In qualsiasi campo dell'arte si pone sempre il problema dell'innovazione. Voi preferite fare ricerca sulle origini e sui classici oppure ci sono delle avanguardie dalle quali attingete?

«Io penso che il rock sia qualcosa di legato al futuro. Fare revival non è quello che il rock ti vorrebbe portare a fare. Non va neanche bene chiudersi in una sala e cercare le novità, perché molto spesso questi gruppi sono inconcludenti, si chiudono in una sorta di limbo alla ricerca di chissà che cosa. Per una band è molto più importante farsi l'esperienza sul palco e il rapporto con la gente».

Per voi è più interessante l'America o l'Europa?

«Senza dubbio l'Europa: ha davvero delle influenze molto particolari e scoprirle è qualcosa che ti arricchisce. I gruppi metal francesi e tedeschi hanno una loro identità. Quello che arriva da oltreoceano diventa un po' meno interessante: c'è comunque qualità perché i gruppi di punta sono in maggior parte americani, poi però si creano una serie di cloni che portano alla noia».

Questa sera ti sei buttato in mezzo alla gente che cantava con te, hai offerto il microfono. Questo rapporto così intimo con il pubblico crea un legame fortissimo. Per alcuni artisti, questo tipo di rapporto risulta difficilmente gestibile. Quanto è importante riuscire a mantenerlo?

«È essenziale, per come vedo io il concerto e come sento la musica. Noi siamo partiti 6 anni fa da Vicenza, con la voglia di suonare e non molte aspettative. Siamo stati un po' dappertutto e la cosa che abbiamo sempre cercato è il contatto con la gente. Pensiamo che ci sia bisogno di contatto e di comunicazione di cose vere. Per quanto internet sia un enorme aiuto a livello di promozione e a trovare nuovi amici, poi bisogna fare il passo successivo, andare là e conoscere e vivere veramente le cose. Siamo stati in Russia e Ukraina recentemente, siamo andati lì senza alcuna aspettativa, abbiamo fatto 7000 km in 15 giorni, guidato anche per 22 ore di seguito: finito il concerto dovevamo ripartire subito per un'altra città, magari senza potersi fare una doccia, senza il confort di un albergo, dormendo nel furgone. Poi scatta qualcosa e smetti di lamentarti, inizi a vivere sul serio, a capire quella cultura, quello che hanno passato e quando te ne accorgi, ti senti felice. È una cosa che ti spiazza ma che ti porti dentro. Rivaluti tutte quelle persone che dall'estero vengono a lavorare in Italia, perché abbiamo vissuto come loro: mostrare i passaporti, essere continuamente sottoposti a controlli, non capire assolutamente niente di quello che ti circonda. Ci vogliono molto coraggio e orgoglio. Dal punto di vista artistico era un periodo di stallo: stavamo preparando il disco nuovo, il tastierista era stato 6 mesi in Nuova Zelanda perché lavorava al film "Avatar", lui fa il grafico. Avevamo bisogno di andare in un posto dove non siamo conosciuti e il tour in Russia è stato un modo per riordinare le idee, ricaricarci e ritrovare un dialogo tra noi e ritornare qui».
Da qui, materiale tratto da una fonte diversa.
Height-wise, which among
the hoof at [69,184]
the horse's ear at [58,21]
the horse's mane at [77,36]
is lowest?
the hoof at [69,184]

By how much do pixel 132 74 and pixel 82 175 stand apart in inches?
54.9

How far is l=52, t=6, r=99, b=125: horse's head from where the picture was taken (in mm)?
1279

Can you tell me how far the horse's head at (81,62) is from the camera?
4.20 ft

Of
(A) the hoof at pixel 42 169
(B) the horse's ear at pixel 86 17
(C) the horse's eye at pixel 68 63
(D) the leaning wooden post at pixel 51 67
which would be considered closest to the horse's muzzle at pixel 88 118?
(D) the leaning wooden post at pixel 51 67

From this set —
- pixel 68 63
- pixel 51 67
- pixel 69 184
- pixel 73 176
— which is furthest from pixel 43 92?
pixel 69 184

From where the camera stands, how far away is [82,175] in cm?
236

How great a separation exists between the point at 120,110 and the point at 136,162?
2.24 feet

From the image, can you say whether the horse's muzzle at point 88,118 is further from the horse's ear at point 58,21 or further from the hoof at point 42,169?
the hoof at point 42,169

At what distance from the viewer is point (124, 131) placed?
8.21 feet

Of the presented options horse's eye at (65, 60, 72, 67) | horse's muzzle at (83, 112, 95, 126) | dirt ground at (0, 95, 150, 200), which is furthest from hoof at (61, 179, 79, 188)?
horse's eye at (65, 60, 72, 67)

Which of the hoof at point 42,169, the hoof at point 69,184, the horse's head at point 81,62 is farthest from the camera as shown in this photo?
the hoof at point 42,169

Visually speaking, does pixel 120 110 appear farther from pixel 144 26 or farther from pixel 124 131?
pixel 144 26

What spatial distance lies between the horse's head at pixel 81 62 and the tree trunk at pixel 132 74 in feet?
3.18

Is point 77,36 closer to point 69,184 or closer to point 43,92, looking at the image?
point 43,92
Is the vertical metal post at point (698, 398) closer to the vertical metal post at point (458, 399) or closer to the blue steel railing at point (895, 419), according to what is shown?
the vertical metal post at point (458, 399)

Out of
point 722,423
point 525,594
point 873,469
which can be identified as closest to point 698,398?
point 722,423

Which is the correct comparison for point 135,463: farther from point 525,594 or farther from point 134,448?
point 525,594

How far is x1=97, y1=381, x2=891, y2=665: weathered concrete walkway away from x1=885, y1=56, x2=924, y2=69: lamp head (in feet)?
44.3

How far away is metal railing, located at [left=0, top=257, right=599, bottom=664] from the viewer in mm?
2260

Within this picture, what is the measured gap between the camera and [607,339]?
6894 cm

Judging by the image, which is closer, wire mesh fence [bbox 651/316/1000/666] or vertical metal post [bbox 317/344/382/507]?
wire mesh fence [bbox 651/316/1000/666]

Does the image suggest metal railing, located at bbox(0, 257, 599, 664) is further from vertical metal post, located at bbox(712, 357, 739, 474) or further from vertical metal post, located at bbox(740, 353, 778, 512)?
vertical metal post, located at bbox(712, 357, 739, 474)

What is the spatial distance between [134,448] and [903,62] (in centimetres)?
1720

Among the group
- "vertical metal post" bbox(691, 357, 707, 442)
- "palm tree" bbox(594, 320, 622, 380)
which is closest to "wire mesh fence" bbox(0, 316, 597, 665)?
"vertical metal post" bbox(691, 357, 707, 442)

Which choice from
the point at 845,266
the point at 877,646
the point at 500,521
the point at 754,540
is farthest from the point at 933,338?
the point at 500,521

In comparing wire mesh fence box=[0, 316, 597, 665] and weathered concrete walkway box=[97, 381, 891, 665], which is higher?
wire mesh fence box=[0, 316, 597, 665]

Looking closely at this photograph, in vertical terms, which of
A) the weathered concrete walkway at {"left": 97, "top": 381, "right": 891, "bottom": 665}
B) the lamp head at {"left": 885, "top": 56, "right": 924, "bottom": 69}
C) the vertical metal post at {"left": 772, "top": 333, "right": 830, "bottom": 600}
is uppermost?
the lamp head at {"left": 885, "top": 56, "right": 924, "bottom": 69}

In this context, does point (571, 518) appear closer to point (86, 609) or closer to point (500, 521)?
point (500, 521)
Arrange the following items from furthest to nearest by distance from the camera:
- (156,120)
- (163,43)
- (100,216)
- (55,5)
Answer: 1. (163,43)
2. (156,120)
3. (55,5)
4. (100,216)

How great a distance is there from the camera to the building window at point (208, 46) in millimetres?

Ci sono altri generi che vi ispirano? Moltissime persone dicono che più ascoltano metal più amano la classica, come mai?

«Il metal è una musica molto tecnica, inquadrata, è una disciplina, come la classica: ha dei canoni e delle cose prestabilite, ha i suoi mostri sacri che devi conoscere, una sua storia. Ci definiscono post hardcore, non mi disturbano più di tanto queste etichette. Oggi i confini sono molto labili perché ci sono molte contaminazioni. Noi ascoltiamo molto hip hop anche italiano, perché porsi un limite? La musica secondo me è la cosa più democratica che ci sia: il confine lo definisci tu in base ai tuoi gusti».